[Exercise] Pick out every line of the records that contains the string "Ppto", and copy each one. Matching is case-sensitive.

[Given entries]
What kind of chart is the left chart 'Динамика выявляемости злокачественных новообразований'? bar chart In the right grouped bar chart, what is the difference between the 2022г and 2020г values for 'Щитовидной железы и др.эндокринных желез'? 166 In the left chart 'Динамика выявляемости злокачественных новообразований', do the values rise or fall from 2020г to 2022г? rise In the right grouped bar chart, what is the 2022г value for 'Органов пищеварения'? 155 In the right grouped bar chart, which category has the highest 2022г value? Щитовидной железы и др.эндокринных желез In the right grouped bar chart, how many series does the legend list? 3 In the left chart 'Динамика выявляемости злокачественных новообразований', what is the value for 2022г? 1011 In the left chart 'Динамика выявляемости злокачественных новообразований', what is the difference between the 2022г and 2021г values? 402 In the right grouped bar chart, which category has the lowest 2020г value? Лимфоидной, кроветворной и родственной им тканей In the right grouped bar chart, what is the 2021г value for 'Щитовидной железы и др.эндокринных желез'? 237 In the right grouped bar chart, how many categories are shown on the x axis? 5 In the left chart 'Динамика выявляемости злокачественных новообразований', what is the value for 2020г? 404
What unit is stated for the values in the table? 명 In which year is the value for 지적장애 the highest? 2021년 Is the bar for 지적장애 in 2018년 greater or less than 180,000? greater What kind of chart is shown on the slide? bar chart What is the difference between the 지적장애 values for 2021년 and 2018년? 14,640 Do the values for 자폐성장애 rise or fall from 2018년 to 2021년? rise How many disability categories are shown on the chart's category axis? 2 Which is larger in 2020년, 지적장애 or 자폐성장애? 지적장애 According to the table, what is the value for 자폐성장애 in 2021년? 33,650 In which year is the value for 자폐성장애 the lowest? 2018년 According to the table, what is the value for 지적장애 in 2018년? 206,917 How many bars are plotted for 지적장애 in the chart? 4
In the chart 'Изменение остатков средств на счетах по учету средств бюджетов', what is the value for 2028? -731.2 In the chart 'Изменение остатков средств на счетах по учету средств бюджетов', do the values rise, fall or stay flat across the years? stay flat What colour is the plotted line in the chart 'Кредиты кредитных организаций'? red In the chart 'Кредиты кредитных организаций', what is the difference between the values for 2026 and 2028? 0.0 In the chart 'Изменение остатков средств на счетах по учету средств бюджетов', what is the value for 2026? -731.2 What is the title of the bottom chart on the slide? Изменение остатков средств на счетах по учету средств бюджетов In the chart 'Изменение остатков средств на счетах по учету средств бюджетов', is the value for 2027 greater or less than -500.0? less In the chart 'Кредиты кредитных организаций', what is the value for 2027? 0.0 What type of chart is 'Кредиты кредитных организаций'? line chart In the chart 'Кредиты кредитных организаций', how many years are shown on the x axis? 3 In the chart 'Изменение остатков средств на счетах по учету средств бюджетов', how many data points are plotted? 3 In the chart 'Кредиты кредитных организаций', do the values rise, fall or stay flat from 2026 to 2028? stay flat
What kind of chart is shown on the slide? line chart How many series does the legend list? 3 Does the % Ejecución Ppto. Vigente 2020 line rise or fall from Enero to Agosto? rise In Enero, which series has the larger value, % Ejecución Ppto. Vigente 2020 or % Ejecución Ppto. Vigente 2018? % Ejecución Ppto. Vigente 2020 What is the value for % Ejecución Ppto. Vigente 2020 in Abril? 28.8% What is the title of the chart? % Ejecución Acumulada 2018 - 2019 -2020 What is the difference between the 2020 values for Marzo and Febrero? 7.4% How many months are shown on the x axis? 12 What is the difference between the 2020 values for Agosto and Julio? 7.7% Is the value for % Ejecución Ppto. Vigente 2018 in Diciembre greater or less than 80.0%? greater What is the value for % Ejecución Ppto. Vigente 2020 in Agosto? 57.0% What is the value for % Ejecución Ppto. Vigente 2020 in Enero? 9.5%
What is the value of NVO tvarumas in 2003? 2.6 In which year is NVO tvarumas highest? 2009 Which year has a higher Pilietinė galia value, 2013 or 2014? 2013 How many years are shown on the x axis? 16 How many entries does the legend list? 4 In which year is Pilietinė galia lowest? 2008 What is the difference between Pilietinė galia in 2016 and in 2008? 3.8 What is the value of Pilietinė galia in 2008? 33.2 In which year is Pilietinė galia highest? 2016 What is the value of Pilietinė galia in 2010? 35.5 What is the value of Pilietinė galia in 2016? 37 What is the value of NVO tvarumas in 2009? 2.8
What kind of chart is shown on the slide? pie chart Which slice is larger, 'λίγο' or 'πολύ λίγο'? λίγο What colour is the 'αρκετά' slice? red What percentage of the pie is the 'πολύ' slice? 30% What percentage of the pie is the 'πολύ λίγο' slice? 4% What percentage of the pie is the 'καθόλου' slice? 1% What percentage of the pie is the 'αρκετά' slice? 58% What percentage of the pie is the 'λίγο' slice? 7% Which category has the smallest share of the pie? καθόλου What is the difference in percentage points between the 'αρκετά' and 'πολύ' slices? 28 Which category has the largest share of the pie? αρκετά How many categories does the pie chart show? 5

[Response for this exercise]
What kind of chart is shown on the slide? line chart How many series does the legend list? 3 Does the % Ejecución Ppto. Vigente 2020 line rise or fall from Enero to Agosto? rise In Enero, which series has the larger value, % Ejecución Ppto. Vigente 2020 or % Ejecución Ppto. Vigente 2018? % Ejecución Ppto. Vigente 2020 What is the value for % Ejecución Ppto. Vigente 2020 in Abril? 28.8% What is the title of the chart? % Ejecución Acumulada 2018 - 2019 -2020 What is the difference between the 2020 values for Marzo and Febrero? 7.4% How many months are shown on the x axis? 12 What is the difference between the 2020 values for Agosto and Julio? 7.7% Is the value for % Ejecución Ppto. Vigente 2018 in Diciembre greater or less than 80.0%? greater What is the value for % Ejecución Ppto. Vigente 2020 in Agosto? 57.0% What is the value for % Ejecución Ppto. Vigente 2020 in Enero? 9.5%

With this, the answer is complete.